▶ **Direction a**
In the anomaly detection article, what interquartile range is calculated for the data set?

▶ **Document passage**
==========
Anomaly Detection — Part 1

Raviteja Arava
Analytics Vidhya
Published in
5 min readJun 26, 2020

Can Mean or Median be an Anomaly?

An anomaly is a data point that differs significantly from other observations. However, it might not be extreme value. For example, take data set {25, 8, 9, 18, 11, 12, 50, 80, 83, 85, 83, 84, 102} of one-dimensional value. There are thirteen numbers in the data set. The mean of this data set is 50. The standard deviation of this data is 36.76729.

If we sort the given data set, we get {8, 9, 11, 12, 18, 25, 50, 80, 83, 83, 84, 85, 102}. As the data set has thirteen numbers, the seventh number is median. So, the median is 50. On further computation, we find that 10th number is Q3 = 83 and 4th number is Q1 = 12. Interquartile Range = Q3 — Q1 = 83–12 = 71

Anomaly Based on Mean and Standard Deviation:

We can compute outlier using mean and standard deviation. Below, we give anomalies based on mean and standard deviation:

(1) Weak Anomaly: Any value outside (Mean — Standard Deviation) and (Mean + Standard Deviation).

Lower Bound = 50–36.76729 = 13.23271

Upper Bound = 50 + 36.76729 = 86.76729

From this, we find that values 8, 9, 11 and 12 are smaller than lower bound and 102 is bigger than upper bound. So, values 8, 9, 11, 12 and 102 are weak anomalies based on mean and standard deviation.

(2) Medium Anomaly: Any value outside (Mean — 2*Standard Deviation) and (Mean + 2*Standard Deviation).

Let us compute lower and upper bound as per this method. We find

Lower Bound = 50–2*36.76729 = -23.53458

Upper Bound = 50 + 2*36.76729 = 123.53458

As no value is below lower bound and there is also no value above upper bound. There is no anomaly based on medium anomaly.

(3) Strong Anomaly: Any value outside (Mean — 3*Standard Deviation) and (Mean + 3*Standard Deviation).

As there is no medium anomaly, it is not possible to have any strong anomaly. However, let us still compute the lower and upper bound.

Lower Bound = 50–3*36.76729 = -60.30187

Upper Bound = 50 + 3*36.76729 = 160.30187

As there is no value outside the lower and upper bound, there is no strong anomaly based on this method.

Anomaly Based on Interquartile Range:

Below, we give anomalies based on interquartile range:

(1) Weak Anomaly: Any value outside (Q1–0.75*Interquartile Range) and (Q3 + 0.75*Interquartile Range).

Lower Bound = Q1–0.75*Interquartile Range = 12–0.75*71 = -41.25

Upper Bound = Q3 + 0.75*Interquartile Range = 83 + 0.75*71 = 136.25

As per this method, there is no value outside the lower and upper bound, so there is no weak anomaly.

(2) Medium Anomaly: Any value outside (Q1 — Interquartile Range) and (Q3 + Interquartile Range).

Lower Bound = Q1 — Interquartile Range = 12–71 = -59

Upper Bound = Q3 + Interquartile Range = 83 + 71 = 154

As there is no value outside the lower and upper bound, so there is no medium anomaly.

(3) Strong Anomaly: Any value outside (Q1–1.5*Interquartile Range) and (Q3 + 1.5*Interquartile Range).
==========
▶ **Data for this task**
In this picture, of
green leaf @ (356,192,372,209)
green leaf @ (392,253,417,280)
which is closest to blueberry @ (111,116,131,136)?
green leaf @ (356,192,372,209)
==========
▶ **Direction b**
Copy the rows above line for line, without changing anything.

▶ **Written reply a**
71

▶ **Written reply b**
In this picture, of
green leaf @ (356,192,372,209)
green leaf @ (392,253,417,280)
which is closest to blueberry @ (111,116,131,136)?
green leaf @ (356,192,372,209)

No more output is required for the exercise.